I scrunches up my face, the way you do when you're digging way deep into your idea piles and I says back, "You mean who do I think did the most for the way I wonder about image making? The one guy who opened my feelings to the possibility of this stuff?"

"Well, yeah," He says, looking all out of patience and like that....

"Simple," I says.... "No contest. This guy."
***

Ever noticed how crackling memories are vividly colored, but... but.. the details kind of bleed into one another? Like when you recall a spring afternoon when the sun was hot as a friendship and when you yelled to your friend... "Jim! Freeze!" And your mind and your camera fixed an instant... the latter in black and white, the former in the sizzling palette that the sun had washed away.

***
I was eighteen when we met. I'd taken some box-camera high school pix and lessons from a camera-happy priest. But the darkroom overwhelmed me. Still I got the rush of seeing images "come-up" in Dektol. Jim already knew all that tech stuff. And he had a Kodak Retina 35mm fixed lens folding camera that he insisted I borrow. He was more than an enabler to a kid with a passion, he was a pusher. We spent three, four, sometimes six nights a week and a lot of the weekends in the college darkroom.

EXTRACTED ENTRIES:
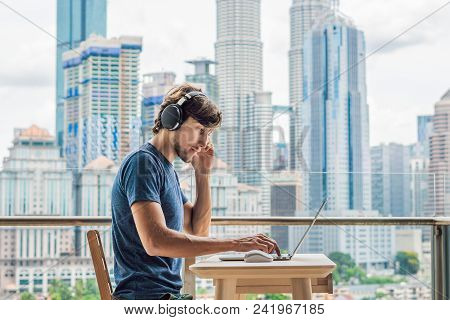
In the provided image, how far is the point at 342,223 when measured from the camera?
2234 mm

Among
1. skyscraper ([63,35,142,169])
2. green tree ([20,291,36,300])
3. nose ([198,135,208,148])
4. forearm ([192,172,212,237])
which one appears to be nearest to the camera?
nose ([198,135,208,148])

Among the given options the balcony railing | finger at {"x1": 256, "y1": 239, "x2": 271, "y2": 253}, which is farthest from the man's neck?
the balcony railing

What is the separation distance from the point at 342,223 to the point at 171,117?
3.26ft

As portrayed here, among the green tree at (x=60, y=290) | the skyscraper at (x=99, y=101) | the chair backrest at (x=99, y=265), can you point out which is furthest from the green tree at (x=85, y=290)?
the chair backrest at (x=99, y=265)

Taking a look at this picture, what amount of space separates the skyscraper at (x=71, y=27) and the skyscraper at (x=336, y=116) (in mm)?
704

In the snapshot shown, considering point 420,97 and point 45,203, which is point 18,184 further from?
point 420,97

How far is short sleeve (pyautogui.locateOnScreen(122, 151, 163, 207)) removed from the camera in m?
1.27

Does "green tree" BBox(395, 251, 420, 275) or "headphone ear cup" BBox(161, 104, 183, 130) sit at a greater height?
"headphone ear cup" BBox(161, 104, 183, 130)

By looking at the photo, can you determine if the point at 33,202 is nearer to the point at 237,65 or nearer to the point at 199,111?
the point at 237,65

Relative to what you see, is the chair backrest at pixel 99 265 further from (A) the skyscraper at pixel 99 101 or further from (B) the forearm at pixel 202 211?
(A) the skyscraper at pixel 99 101

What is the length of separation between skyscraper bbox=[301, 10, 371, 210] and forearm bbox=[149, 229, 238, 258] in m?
1.02

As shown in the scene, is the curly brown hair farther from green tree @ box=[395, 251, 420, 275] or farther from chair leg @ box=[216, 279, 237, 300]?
green tree @ box=[395, 251, 420, 275]

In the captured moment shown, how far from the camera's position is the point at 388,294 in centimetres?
207

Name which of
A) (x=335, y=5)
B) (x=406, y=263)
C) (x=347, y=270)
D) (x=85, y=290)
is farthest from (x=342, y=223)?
(x=85, y=290)
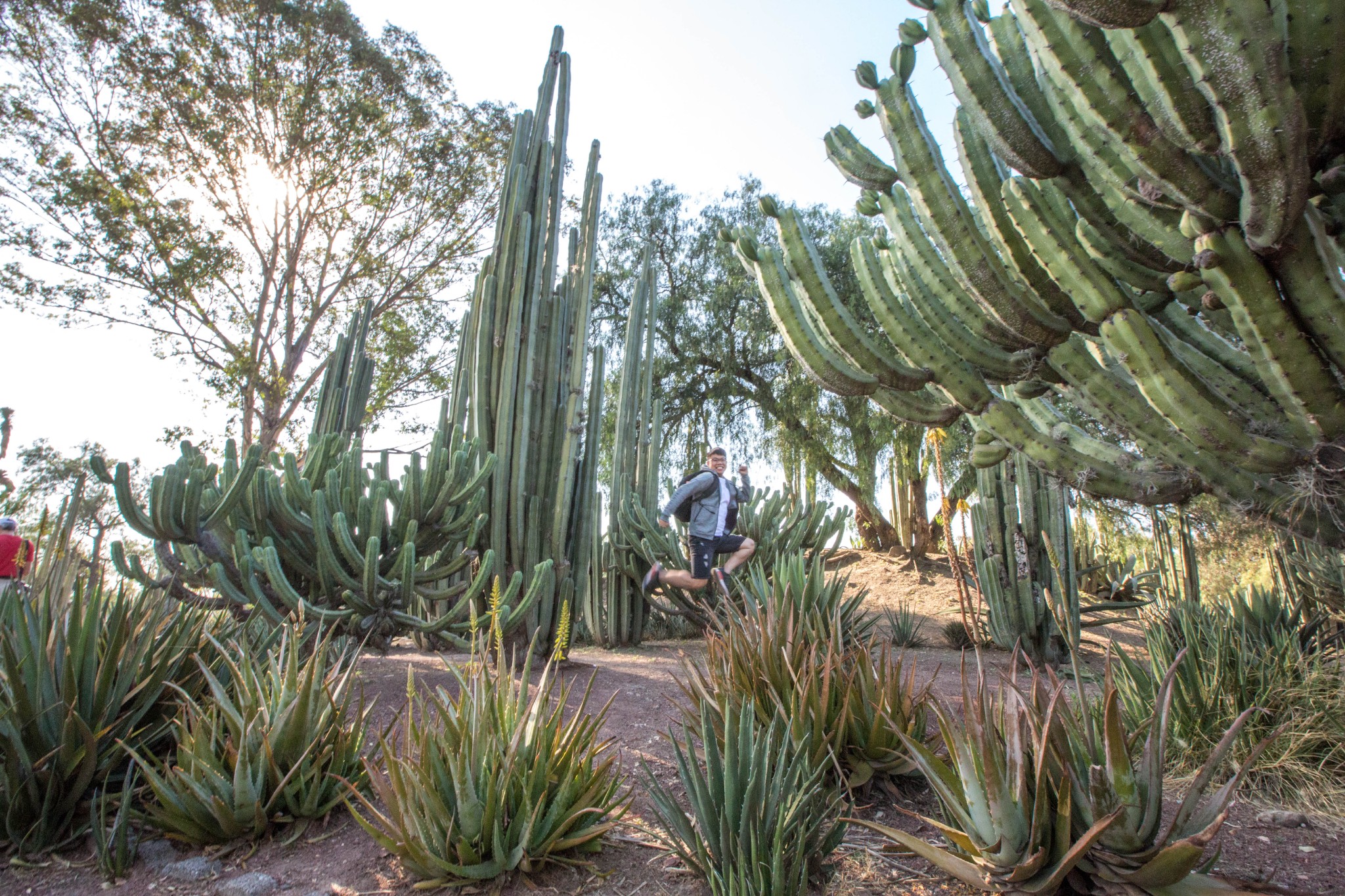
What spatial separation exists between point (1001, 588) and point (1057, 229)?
4.47 meters

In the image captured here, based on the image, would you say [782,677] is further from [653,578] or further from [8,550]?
[8,550]

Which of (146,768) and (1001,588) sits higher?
(1001,588)

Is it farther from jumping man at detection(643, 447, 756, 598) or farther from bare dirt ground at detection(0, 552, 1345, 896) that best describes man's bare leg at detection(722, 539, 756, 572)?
bare dirt ground at detection(0, 552, 1345, 896)

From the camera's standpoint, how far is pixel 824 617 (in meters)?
5.32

EXERCISES:
1) Transcribe everything in the memoir about Jim from "I scrunches up" down to "had washed away.".
2) In the memoir about Jim, which camera did Jim insist the narrator borrow?
3) Take the memoir about Jim further, beginning right after its final sentence.
The items have no connection to the memoir about Jim.

RESULTS FOR THE EXERCISE:
1)
I scrunches up my face, the way you do when you're digging way deep into your idea piles and I says back, "You mean who do I think did the most for the way I wonder about image making? The one guy who opened my feelings to the possibility of this stuff?"

"Well, yeah," He says, looking all out of patience and like that....

"Simple," I says.... "No contest. This guy."
***

Ever noticed how crackling memories are vividly colored, but... but.. the details kind of bleed into one another? Like when you recall a spring afternoon when the sun was hot as a friendship and when you yelled to your friend... "Jim! Freeze!" And your mind and your camera fixed an instant... the latter in black and white, the former in the sizzling palette that the sun had washed away.

2) A Kodak Retina 35mm fixed lens folding camera.

3)
We brewed our own chemistries, burnt through tons of war-surplus paper and film, and tried every trick and stunt the camera mags yacked about. The college had a couple of 4X5 Speed Graphics and a ton of fixed bulb lighting equipment. We lugged the big cameras to sports, car wrecks, politics, and flash-bulbed-out candid pix of our friends. The editors we free-lanced for back then still insisted that we use the old 4X5 150ASA, f4.5 monsters.

But we were young and strong and didn't much care. It did teach us a lot about framing, tripods, lighting, and carefully controlling the instinct to shoot. Even with young muscles we rarely lugged more than eight cartridges or eight potential shots.

Ahhhh... but Jim had a Canon, range finder, interchangeable lens, 35 mm (bought during his AirForce stint... he was the older guy), and until I bought my first Miranda SLR, I used his f 2.8 Kodak. We rolled our own, over-packing each 35mm film cart with 40 shots of Tri-X that we casually push-processed to 1600 and even 3200 ASA.

It was a monochrome world since the critical chemistry demands and expense of processing our own color were unthinkable. Our fixer-turned-brown-fingernails off-put some girls, but the pictures we caught of them somehow seemed to make us more exotic than grungy.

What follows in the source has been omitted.